• Press Release

Mount Sinai Researchers Make Immunotherapy Work for Treatment-Resistant Lymphoma

Transplanting T-Cells Boosts Efficacy of Immunotherapies in Several Cancers

  • New York, NY
  • (August 02, 2019)

Mount Sinai researchers have developed a way to use immunotherapy drugs against treatment-resistant non-Hodgkin’s lymphomas for the first time by combining them with stem cell transplantation, an approach that also dramatically increased the success of the drugs in melanoma and lung cancer, according to a study published in Cancer Discovery in August.

This type of immunotherapy, called “checkpoint blockade,” ramps up the ability of immune cells called T cells to fight cancer by removing the “cloaking effect” that tumors use to hide from them. Checkpoint blockade therapy is effective in several tumor types, but generally ineffective in non-Hodgkin’s lymphomas. However, the study found that when this immunotherapy is combined with a stem cell transplant, which the researchers call “immunotransplant,” the process ramps up the T cells to increase the cancer-killing immune response tenfold, allowing it to be effective for non-Hodgkin’s lymphoma and more successful for melanoma and lung cancer.

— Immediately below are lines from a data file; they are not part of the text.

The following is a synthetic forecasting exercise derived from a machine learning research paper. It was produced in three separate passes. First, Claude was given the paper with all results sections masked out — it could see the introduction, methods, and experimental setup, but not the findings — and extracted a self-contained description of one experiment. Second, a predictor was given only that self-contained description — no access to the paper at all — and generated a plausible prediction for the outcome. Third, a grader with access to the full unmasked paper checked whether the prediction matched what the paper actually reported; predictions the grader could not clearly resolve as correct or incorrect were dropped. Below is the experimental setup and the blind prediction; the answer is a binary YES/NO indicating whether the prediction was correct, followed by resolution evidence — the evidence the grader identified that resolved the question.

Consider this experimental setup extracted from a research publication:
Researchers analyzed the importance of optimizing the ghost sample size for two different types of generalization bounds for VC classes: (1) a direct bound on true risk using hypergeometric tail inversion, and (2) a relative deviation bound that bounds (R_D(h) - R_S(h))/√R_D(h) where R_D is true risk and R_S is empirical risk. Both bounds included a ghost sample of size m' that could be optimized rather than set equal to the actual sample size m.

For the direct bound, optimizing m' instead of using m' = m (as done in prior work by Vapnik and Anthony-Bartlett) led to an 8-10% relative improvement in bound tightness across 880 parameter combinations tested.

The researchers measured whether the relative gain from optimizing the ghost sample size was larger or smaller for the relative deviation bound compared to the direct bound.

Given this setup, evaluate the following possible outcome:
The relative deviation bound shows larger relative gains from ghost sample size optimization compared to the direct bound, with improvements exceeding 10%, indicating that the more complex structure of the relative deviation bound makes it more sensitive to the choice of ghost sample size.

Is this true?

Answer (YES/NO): YES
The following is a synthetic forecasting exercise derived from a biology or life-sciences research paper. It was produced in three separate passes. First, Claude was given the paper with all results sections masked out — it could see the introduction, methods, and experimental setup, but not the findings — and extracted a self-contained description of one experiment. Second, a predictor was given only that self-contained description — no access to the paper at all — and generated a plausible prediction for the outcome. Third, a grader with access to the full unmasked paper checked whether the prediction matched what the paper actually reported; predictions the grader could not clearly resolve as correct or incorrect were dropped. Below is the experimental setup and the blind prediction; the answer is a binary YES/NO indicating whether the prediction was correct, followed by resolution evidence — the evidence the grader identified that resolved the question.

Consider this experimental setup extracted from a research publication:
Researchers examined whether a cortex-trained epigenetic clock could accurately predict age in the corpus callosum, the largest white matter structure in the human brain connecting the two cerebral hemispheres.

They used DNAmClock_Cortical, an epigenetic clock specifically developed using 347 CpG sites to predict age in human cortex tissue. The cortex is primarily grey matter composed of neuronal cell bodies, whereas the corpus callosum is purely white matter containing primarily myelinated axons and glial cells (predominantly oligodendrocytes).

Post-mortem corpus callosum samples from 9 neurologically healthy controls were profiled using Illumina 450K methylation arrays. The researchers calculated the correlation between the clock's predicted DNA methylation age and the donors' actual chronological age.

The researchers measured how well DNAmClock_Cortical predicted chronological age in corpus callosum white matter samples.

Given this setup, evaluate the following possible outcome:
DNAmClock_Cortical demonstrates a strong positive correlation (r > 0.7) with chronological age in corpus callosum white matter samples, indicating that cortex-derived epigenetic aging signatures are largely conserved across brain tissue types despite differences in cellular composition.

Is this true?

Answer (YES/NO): YES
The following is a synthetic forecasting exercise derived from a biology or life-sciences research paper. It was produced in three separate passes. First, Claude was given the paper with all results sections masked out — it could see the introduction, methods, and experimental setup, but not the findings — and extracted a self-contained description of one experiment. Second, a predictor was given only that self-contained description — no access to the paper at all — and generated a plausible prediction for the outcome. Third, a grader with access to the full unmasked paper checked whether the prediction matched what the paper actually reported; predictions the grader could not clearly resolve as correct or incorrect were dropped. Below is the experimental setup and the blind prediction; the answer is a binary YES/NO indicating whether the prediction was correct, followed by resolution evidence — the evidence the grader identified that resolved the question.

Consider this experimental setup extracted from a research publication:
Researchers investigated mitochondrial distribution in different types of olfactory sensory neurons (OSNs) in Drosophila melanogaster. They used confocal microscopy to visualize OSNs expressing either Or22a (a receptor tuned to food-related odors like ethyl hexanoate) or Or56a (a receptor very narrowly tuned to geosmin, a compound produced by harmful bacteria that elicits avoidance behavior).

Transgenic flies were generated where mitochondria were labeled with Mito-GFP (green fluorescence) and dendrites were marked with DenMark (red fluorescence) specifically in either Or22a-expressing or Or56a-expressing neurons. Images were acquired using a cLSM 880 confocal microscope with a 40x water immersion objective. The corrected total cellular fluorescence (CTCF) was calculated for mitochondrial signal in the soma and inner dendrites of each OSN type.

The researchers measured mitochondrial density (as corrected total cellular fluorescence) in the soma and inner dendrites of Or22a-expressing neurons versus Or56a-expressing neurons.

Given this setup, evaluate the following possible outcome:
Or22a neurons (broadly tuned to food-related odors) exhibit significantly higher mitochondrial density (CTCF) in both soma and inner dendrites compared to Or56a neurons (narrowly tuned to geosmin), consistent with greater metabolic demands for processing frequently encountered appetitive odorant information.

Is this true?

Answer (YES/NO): YES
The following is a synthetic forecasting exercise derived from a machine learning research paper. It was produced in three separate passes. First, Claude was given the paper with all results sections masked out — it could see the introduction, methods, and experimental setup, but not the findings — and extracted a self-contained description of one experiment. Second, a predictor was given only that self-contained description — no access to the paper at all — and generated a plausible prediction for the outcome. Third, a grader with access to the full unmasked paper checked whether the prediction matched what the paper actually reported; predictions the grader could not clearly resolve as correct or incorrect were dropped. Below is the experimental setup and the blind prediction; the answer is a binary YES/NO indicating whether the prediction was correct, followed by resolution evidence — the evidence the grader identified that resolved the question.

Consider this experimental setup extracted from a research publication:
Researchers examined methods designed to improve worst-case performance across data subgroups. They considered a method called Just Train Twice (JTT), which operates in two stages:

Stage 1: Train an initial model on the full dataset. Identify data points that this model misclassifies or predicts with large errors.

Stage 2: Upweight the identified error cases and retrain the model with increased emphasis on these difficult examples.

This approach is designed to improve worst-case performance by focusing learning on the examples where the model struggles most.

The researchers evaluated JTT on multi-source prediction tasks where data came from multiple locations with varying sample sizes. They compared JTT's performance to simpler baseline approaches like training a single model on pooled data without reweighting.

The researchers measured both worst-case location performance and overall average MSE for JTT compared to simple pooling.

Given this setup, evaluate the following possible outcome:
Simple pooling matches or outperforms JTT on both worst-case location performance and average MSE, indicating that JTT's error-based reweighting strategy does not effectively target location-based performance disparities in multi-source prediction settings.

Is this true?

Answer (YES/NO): YES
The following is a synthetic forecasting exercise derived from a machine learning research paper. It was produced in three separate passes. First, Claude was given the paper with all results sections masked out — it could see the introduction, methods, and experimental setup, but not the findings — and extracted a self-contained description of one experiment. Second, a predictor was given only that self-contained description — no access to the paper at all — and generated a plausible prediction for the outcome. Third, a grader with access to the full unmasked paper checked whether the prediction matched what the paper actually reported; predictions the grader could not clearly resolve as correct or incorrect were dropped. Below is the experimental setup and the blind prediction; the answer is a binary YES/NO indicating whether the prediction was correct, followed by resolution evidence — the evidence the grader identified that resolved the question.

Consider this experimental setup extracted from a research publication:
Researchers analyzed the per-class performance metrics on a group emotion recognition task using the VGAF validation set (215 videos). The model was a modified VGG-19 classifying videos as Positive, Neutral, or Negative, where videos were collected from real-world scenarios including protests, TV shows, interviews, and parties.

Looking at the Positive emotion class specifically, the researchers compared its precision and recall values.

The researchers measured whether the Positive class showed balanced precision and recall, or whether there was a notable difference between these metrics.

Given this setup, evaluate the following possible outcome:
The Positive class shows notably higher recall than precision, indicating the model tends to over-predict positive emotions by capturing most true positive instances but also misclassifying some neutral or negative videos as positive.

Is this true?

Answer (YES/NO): NO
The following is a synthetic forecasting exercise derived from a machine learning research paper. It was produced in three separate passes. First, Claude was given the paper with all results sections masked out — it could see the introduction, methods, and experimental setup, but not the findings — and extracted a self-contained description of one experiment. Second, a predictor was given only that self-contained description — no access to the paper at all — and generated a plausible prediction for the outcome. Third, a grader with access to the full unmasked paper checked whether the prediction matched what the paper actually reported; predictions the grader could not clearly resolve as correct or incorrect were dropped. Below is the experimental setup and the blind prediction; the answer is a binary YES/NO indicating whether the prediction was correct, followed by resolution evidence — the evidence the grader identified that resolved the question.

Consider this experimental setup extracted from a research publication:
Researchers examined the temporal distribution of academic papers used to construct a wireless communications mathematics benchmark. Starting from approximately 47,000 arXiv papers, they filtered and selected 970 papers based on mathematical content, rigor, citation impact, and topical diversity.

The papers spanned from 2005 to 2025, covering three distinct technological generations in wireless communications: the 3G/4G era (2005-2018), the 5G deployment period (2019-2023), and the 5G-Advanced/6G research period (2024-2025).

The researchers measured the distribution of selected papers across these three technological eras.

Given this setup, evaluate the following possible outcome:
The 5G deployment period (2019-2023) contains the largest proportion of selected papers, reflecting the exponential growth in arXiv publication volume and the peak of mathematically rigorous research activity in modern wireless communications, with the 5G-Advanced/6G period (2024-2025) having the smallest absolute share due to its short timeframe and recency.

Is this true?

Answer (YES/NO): NO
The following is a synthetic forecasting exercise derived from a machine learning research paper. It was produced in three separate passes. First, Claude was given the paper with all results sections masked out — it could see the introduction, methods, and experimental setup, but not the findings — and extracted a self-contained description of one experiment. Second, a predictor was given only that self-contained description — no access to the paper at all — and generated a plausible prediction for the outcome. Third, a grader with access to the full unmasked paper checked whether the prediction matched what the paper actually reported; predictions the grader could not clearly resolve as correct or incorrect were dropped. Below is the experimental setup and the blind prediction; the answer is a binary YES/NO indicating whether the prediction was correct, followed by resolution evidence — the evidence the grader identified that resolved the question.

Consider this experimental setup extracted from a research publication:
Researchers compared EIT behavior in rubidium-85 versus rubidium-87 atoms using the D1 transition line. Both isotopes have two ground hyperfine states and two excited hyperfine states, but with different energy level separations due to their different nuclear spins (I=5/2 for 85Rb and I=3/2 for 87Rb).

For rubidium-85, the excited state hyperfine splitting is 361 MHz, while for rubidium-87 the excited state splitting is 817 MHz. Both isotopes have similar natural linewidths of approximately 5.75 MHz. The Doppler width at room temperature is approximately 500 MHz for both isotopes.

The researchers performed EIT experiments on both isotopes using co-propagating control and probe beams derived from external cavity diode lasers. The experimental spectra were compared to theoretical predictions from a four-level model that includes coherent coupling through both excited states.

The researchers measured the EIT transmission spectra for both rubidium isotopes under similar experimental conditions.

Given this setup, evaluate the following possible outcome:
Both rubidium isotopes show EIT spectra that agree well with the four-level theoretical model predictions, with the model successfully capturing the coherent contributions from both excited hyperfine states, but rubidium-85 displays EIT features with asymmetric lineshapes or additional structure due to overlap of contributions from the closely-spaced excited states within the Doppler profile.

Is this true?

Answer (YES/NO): NO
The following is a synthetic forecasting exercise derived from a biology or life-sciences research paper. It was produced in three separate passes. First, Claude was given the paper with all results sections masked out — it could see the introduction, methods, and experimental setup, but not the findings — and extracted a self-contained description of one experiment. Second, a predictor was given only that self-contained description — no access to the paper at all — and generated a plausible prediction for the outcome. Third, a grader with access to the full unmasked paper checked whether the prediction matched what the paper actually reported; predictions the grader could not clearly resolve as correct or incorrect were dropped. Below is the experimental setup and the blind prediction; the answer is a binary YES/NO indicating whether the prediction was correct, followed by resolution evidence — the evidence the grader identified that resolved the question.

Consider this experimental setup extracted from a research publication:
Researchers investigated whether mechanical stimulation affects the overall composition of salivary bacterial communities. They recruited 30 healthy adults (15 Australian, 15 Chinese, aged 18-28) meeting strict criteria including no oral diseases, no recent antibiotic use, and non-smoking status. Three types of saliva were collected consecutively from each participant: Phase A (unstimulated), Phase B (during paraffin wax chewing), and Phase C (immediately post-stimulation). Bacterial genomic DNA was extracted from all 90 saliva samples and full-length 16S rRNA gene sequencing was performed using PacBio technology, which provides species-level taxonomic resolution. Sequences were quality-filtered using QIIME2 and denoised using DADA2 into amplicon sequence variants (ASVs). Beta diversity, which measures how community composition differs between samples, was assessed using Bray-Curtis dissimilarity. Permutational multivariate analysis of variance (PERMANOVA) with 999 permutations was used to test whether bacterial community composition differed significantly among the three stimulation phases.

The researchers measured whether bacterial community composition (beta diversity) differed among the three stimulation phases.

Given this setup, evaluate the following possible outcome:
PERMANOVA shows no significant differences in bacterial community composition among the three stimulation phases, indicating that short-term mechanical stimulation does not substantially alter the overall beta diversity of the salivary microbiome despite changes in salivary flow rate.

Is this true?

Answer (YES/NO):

The transplant works by "making space" for re-infused immune cells (T cells) to proliferate by clearing out a patient’s original immune system. While they are proliferating and building the immune system back up, they become activated, and the anti-tumor T cells’ anticancer effect becomes stronger.  

The findings have prompted the initiation of a clinical trial using the immunotransplant approach to treat patients with aggressive non-Hodgkin’s lymphoma (clinicaltrials.gov/ct2/show/NCT03305445), which began enrolling patients in May. They also could eventually lead to effective therapies for other cancer types.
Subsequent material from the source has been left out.